Using that framework, the Board found that investigative confidentiality rules, which are limited to the duration of the investigation, fall into Category 1 and do not require engaging in a case-by-case balancing of employer and employee interests. The Board noted the employer justifications for the rules significantly outweigh the slight effect on employee rights to discuss their own or their fellow employees’ discipline. The Board found the rules do not broadly prohibit employees from discussing discipline or incidents that could result in discipline. Instead, they rather narrowly require that participating employees not discuss investigations of incidents or interviews conducted during the course of investigations. 
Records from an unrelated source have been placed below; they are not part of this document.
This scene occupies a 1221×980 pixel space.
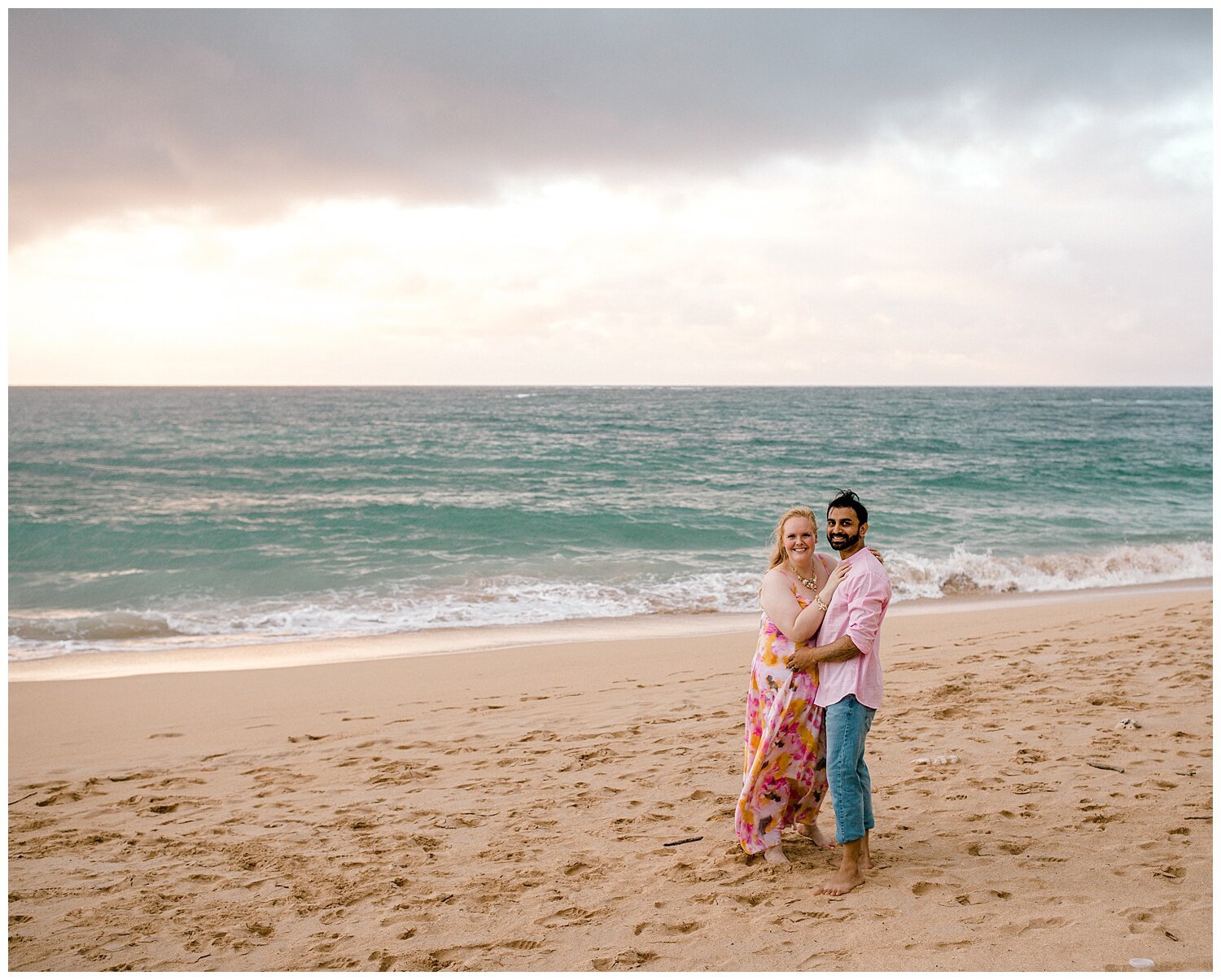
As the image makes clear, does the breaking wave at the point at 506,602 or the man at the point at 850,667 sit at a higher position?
the man at the point at 850,667

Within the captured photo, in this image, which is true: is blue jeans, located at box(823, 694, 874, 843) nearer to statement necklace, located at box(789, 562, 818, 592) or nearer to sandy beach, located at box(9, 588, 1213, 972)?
sandy beach, located at box(9, 588, 1213, 972)

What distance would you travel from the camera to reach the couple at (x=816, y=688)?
3635 millimetres

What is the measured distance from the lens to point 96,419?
54125 millimetres

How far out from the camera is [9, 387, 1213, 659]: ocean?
486 inches

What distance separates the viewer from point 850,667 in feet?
12.0

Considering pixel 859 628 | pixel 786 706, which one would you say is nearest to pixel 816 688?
pixel 786 706

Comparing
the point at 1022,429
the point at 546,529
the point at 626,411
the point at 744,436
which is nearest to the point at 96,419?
the point at 626,411

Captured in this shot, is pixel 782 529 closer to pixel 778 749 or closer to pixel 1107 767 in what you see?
pixel 778 749

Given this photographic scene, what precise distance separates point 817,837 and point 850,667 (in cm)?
113

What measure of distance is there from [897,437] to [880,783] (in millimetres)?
37916

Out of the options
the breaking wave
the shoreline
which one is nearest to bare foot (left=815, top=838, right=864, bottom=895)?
the shoreline

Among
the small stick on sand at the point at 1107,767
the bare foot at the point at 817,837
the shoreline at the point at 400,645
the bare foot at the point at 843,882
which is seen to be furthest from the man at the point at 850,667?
the shoreline at the point at 400,645

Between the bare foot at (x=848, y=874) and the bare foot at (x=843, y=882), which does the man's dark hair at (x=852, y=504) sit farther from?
the bare foot at (x=843, y=882)

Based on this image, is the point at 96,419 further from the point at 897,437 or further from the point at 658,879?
the point at 658,879
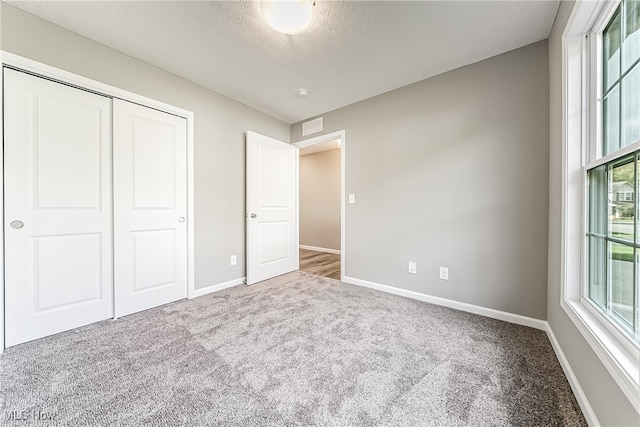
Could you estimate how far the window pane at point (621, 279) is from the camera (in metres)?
0.97

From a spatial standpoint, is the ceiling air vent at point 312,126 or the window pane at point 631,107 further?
the ceiling air vent at point 312,126

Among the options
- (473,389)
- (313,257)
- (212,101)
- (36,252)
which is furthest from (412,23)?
(313,257)

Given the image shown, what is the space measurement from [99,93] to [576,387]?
380 centimetres

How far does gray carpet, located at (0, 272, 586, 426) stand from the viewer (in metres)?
1.10

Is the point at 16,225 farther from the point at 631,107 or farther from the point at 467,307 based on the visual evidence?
the point at 467,307

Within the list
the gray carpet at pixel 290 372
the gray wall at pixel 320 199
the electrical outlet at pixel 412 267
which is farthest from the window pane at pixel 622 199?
the gray wall at pixel 320 199

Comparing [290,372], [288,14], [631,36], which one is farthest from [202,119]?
[631,36]

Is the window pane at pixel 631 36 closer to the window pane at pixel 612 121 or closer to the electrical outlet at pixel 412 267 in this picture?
the window pane at pixel 612 121

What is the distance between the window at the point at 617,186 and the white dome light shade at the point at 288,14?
1.57 m

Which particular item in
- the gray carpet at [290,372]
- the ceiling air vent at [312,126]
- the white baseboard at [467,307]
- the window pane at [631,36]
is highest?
Answer: the ceiling air vent at [312,126]

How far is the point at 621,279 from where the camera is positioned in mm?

However, the rule in Apogee Retail is not limited on its face to open investigations. The NLRB noted most employer justifications requiring confidentiality during investigations apply while the investigation is ongoing. Therefore, the NLRB held that rules regarding investigation confidentiality not specifically limited to the duration of the investigation fall into Category 2, which requires a case-by-case balancing of employer and employee interests. The NLRB remanded the case for further proceedings for specialized scrutiny of the rule under the facts of the case.
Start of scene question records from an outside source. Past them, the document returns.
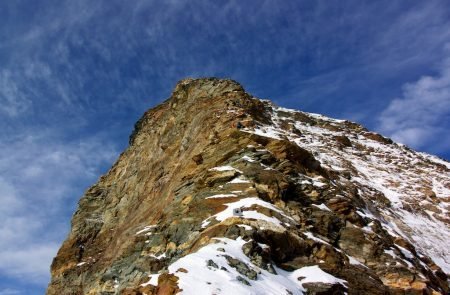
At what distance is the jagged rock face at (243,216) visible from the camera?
18.8m

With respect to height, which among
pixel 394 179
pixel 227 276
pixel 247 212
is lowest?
pixel 227 276

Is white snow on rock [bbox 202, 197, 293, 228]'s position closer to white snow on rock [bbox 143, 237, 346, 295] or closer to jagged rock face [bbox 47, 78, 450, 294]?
jagged rock face [bbox 47, 78, 450, 294]

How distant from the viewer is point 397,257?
25031mm

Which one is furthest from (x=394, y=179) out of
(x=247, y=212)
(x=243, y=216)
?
(x=243, y=216)

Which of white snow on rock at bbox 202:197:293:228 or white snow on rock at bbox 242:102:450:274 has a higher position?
white snow on rock at bbox 242:102:450:274

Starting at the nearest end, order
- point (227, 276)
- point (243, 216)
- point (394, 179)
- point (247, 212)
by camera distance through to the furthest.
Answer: point (227, 276)
point (243, 216)
point (247, 212)
point (394, 179)

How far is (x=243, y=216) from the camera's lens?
2155 centimetres

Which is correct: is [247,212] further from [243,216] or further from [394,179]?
[394,179]

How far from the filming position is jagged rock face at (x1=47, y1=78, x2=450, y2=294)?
18.8m

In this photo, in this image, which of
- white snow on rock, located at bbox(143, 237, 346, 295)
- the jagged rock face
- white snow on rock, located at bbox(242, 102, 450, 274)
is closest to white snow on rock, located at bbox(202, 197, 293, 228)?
the jagged rock face

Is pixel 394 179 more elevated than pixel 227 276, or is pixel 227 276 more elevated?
pixel 394 179

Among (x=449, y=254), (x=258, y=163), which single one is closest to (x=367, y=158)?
(x=449, y=254)

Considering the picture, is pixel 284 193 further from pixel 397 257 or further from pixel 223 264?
pixel 223 264

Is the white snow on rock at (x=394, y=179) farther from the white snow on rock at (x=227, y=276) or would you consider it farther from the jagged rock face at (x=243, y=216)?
the white snow on rock at (x=227, y=276)
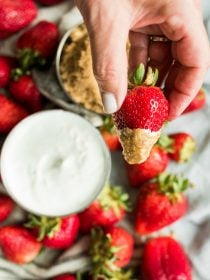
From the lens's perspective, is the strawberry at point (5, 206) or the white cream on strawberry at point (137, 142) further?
the strawberry at point (5, 206)

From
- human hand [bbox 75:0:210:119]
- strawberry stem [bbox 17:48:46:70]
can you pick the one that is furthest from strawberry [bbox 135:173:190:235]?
strawberry stem [bbox 17:48:46:70]

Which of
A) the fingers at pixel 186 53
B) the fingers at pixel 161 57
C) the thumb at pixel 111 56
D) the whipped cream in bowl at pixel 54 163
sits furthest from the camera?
the whipped cream in bowl at pixel 54 163

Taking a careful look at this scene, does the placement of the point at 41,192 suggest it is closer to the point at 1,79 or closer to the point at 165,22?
the point at 1,79

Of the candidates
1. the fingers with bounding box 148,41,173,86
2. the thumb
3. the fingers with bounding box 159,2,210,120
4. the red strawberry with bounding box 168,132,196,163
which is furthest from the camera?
the red strawberry with bounding box 168,132,196,163

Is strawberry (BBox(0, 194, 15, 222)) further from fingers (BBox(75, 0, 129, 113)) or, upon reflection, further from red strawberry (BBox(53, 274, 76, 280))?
fingers (BBox(75, 0, 129, 113))

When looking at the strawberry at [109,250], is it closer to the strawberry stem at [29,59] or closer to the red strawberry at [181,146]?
the red strawberry at [181,146]

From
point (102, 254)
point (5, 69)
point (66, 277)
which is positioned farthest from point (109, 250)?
point (5, 69)

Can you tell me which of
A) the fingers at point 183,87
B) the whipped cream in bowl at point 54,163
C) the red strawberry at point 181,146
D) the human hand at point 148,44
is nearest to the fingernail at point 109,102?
the human hand at point 148,44
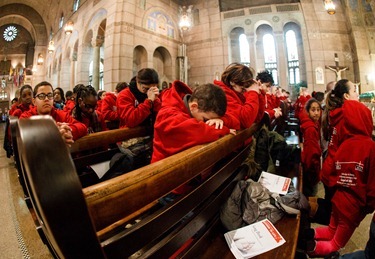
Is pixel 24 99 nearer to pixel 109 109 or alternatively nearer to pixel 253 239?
pixel 109 109

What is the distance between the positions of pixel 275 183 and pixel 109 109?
2.76m

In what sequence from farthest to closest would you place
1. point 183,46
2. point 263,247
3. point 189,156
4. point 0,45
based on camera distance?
point 0,45 < point 183,46 < point 263,247 < point 189,156

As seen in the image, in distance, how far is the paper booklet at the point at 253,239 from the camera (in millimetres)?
1091

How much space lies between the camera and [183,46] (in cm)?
1445

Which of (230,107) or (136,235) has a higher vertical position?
(230,107)

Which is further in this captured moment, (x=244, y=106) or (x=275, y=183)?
(x=244, y=106)

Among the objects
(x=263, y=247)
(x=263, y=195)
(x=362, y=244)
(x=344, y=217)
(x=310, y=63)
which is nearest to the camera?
(x=263, y=247)

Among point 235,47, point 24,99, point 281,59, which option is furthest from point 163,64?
point 24,99

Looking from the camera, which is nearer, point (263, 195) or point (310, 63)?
point (263, 195)

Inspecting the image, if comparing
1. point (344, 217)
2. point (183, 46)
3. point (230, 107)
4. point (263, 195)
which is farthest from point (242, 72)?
point (183, 46)

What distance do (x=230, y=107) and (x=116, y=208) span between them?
1.79 meters

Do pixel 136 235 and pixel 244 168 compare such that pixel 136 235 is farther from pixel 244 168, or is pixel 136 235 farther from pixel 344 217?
pixel 344 217

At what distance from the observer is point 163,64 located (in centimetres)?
1424

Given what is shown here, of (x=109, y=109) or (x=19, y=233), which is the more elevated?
(x=109, y=109)
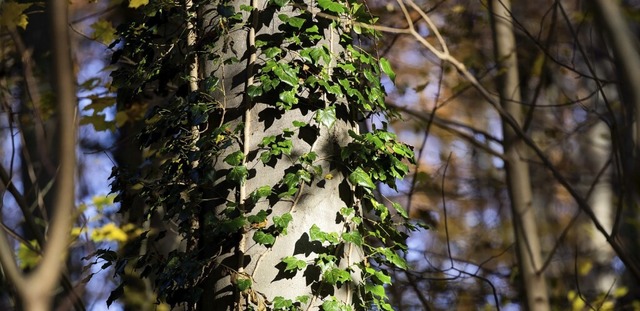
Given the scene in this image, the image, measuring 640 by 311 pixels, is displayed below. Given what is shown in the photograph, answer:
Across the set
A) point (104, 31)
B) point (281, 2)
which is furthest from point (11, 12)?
point (281, 2)

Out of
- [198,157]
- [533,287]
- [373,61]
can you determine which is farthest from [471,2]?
[198,157]

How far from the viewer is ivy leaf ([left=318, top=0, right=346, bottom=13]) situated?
2932 millimetres

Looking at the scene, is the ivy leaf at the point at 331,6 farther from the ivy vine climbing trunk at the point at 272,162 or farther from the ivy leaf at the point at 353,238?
the ivy leaf at the point at 353,238

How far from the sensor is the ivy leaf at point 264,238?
8.67 ft

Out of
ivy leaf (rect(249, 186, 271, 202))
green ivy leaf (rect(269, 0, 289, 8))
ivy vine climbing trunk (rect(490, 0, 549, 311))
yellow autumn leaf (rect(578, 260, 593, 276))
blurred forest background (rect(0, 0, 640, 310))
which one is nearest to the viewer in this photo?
ivy leaf (rect(249, 186, 271, 202))

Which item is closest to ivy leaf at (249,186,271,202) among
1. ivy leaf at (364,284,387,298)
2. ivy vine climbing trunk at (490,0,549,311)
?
ivy leaf at (364,284,387,298)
Employers should immediately review their handbooks and other employment policies regarding workplace investigations. The NLRB has made clear that employer policies regarding confidentiality during investigations will only be presumptively lawful during an open investigation. Moreover, employer policies may only require confidentiality from participants in the investigation and may not prohibit any employees from discussing the incidents upon which the investigation is based.

Employer Email for Union Activities

The second critical NLRB opinion, decided on December 16, 2019 in a 3-1 decision split along party lines, restored to employers the right to restrict employees from using company email systems for nonbusiness purposes.  The decision, issued in Caesars Entertainment Corp., reverses the NLRB’s 2014 ruling in Purple Communications, which held that workplace rules prohibiting employee email use for union activity were presumptively invalid under Section 7 of the National Labor Relations Act (Section 7).  Because Section 7 applies to all employers, not just unionized ones, this NLRB ruling affects almost every U.S. employer that provides a corporate email system.

The Caesars ruling effectively reinstates the NLRB’s 2007 decision in Register Guard, which held that because a corporate email system is the employer’s property, an employer may ban all non-business email communications, including communications protected by Section 7.  Specifically, in Caesars, the majority said, “Employees have no statutory right to use employer equipment, including IT resources, for . . . Section 7 purposes.”  However, the decision does add an exception to the Register Guard standard, allowing employees to use company email when it is “the only reasonable means for employees to communicate with one another.”

The current NLRB majority concluded that Section 7 does not grant employees a statutory right to engage in Section 7 protected concerted activity by way of company-owned email systems.  In so holding, the NLRB found, “in the typical workplace . . . oral solicitation and face-to-face literature distribution provide more than ‘adequate avenues of communication.’”

Under Caesars, employer policies prohibiting all personal use of company email systems are to be deemed “facially neutral” and, as such, presumptively lawful under Section 7.  Employers should keep in mind, however, that spotty enforcement of a “business only” rule may still result in employees having the right to discuss union organizing activities over company communication systems.  That is, employers that allow employees to discuss birthday parties, sporting events, and other non-work matters via company email or other company-owned electronic messaging system will not be able to prohibit discussions of union-related matters.  In light of the Caesars decision, employers should consider whether they are capable of enforcing a blanket “work use only” policy, and whether they would be willing to do so.